[Records of spatial reasoning questions]

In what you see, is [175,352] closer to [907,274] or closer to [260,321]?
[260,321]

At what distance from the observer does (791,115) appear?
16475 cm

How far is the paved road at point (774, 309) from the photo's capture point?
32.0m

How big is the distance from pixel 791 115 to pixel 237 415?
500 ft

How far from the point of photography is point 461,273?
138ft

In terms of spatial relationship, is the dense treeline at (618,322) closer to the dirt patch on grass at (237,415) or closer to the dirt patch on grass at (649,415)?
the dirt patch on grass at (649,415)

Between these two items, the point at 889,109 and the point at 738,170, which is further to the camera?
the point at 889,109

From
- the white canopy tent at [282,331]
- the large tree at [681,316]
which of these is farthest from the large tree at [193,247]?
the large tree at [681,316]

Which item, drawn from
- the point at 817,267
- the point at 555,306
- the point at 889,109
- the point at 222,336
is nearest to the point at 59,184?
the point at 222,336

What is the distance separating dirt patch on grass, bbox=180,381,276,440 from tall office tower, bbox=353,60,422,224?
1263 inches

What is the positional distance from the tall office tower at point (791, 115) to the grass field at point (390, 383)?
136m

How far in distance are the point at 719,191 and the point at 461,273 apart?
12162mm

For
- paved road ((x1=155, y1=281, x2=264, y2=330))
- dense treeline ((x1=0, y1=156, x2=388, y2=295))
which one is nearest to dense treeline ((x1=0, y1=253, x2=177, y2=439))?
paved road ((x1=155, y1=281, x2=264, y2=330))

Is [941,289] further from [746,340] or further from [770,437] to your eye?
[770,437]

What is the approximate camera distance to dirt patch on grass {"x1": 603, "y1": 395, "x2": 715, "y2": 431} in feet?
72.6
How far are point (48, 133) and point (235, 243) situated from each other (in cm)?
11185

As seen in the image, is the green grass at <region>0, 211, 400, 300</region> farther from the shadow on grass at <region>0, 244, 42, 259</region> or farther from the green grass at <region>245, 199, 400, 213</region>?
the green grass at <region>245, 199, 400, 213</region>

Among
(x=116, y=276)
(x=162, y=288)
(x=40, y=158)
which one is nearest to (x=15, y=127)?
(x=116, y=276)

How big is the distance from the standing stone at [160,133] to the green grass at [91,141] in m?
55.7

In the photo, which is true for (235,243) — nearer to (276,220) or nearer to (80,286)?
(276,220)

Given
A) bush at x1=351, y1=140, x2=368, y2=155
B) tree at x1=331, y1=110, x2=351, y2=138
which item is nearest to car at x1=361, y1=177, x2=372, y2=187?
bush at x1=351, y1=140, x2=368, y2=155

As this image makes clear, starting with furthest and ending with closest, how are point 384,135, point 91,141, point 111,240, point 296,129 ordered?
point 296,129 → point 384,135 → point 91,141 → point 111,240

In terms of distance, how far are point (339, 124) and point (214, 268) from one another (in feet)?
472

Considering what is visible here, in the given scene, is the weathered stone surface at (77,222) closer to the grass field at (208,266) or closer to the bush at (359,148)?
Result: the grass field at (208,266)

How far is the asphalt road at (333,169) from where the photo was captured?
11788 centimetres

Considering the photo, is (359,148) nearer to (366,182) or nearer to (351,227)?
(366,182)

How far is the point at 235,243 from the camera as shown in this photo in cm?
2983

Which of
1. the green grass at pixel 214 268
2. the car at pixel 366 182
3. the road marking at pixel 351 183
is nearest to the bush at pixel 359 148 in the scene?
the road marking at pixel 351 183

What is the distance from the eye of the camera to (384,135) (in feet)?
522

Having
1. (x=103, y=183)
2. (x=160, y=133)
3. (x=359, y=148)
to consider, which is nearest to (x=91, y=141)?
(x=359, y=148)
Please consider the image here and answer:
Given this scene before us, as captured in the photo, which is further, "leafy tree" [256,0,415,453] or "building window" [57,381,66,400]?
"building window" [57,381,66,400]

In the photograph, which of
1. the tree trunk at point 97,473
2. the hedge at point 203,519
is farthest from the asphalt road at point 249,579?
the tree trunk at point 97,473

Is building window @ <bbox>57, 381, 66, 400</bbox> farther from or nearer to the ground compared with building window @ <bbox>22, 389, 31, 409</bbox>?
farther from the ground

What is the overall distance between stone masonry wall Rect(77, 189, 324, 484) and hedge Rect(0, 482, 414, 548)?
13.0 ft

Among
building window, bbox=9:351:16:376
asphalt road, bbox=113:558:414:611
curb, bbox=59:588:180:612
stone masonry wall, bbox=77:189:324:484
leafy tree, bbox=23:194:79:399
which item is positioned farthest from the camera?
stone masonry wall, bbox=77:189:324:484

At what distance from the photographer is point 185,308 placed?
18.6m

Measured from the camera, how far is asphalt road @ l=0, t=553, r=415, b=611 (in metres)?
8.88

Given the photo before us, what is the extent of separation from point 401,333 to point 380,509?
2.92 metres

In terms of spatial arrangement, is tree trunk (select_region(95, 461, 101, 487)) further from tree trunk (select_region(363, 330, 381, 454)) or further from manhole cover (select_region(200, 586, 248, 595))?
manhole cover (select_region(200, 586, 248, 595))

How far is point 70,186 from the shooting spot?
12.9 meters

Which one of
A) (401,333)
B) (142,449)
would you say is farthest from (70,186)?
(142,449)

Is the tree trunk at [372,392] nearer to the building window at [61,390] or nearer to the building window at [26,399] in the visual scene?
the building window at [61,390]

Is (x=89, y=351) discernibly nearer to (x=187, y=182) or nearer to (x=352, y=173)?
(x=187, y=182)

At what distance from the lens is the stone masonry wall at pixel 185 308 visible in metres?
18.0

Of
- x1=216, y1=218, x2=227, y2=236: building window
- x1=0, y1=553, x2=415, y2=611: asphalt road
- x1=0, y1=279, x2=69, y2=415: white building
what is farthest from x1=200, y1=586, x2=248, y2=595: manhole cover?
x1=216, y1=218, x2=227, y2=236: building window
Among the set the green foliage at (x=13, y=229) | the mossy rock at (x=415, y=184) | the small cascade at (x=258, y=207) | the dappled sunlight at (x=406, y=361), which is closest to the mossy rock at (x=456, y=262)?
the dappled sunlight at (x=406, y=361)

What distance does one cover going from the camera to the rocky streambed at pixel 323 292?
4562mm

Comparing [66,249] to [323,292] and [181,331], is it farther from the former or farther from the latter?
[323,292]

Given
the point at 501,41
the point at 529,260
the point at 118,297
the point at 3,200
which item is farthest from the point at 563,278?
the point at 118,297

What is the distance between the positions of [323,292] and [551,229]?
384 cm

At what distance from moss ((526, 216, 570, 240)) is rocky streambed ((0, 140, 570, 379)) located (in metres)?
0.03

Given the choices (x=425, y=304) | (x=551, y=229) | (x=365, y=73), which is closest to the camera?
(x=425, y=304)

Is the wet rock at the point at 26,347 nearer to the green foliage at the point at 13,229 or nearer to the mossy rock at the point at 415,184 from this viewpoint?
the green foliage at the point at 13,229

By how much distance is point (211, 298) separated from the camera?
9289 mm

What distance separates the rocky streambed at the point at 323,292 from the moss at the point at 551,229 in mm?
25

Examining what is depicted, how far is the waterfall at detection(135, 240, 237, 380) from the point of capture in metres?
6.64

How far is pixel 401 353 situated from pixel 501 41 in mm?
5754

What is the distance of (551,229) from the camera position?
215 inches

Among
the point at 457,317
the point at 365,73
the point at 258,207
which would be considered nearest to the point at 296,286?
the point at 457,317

Exercise details :: Can you write out the stretch of the listing from the line containing "What is the positional" through the line containing "point 296,129 →", substituting "upright stone" for "standing stone" and keeping everything else the same?

Solution ::
What is the positional distance from the tall office tower at point (791, 115) to the grass field at point (390, 383)?
136m

How far in distance are the point at 719,191 and the point at 461,273 apart?
12162mm

For
- paved road ((x1=155, y1=281, x2=264, y2=330))
- dense treeline ((x1=0, y1=156, x2=388, y2=295))
which one is nearest to dense treeline ((x1=0, y1=253, x2=177, y2=439))?
paved road ((x1=155, y1=281, x2=264, y2=330))

Is [941,289] further from [746,340] or further from [770,437] to your eye?
[770,437]

What is the approximate camera distance to dirt patch on grass {"x1": 603, "y1": 395, "x2": 715, "y2": 431} in feet?
72.6
How far are point (48, 133) and point (235, 243) situated from each other (in cm)?
11185

As seen in the image, is the green grass at <region>0, 211, 400, 300</region> farther from the shadow on grass at <region>0, 244, 42, 259</region> or farther from the green grass at <region>245, 199, 400, 213</region>?
the green grass at <region>245, 199, 400, 213</region>

Among
(x=116, y=276)
(x=162, y=288)
(x=40, y=158)
which one is nearest to (x=15, y=127)?
(x=116, y=276)

How big is the distance from the upright stone at [160,133] to the green grass at [91,141] in m?
55.7

In the photo, which is true for (235,243) — nearer to (276,220) or nearer to (80,286)?
(276,220)

Given
A) bush at x1=351, y1=140, x2=368, y2=155
B) tree at x1=331, y1=110, x2=351, y2=138
which item is nearest to car at x1=361, y1=177, x2=372, y2=187?
bush at x1=351, y1=140, x2=368, y2=155

As this image makes clear, starting with furthest and ending with closest, how are point 384,135, point 91,141, point 111,240, point 296,129 ordered?
point 296,129 → point 384,135 → point 91,141 → point 111,240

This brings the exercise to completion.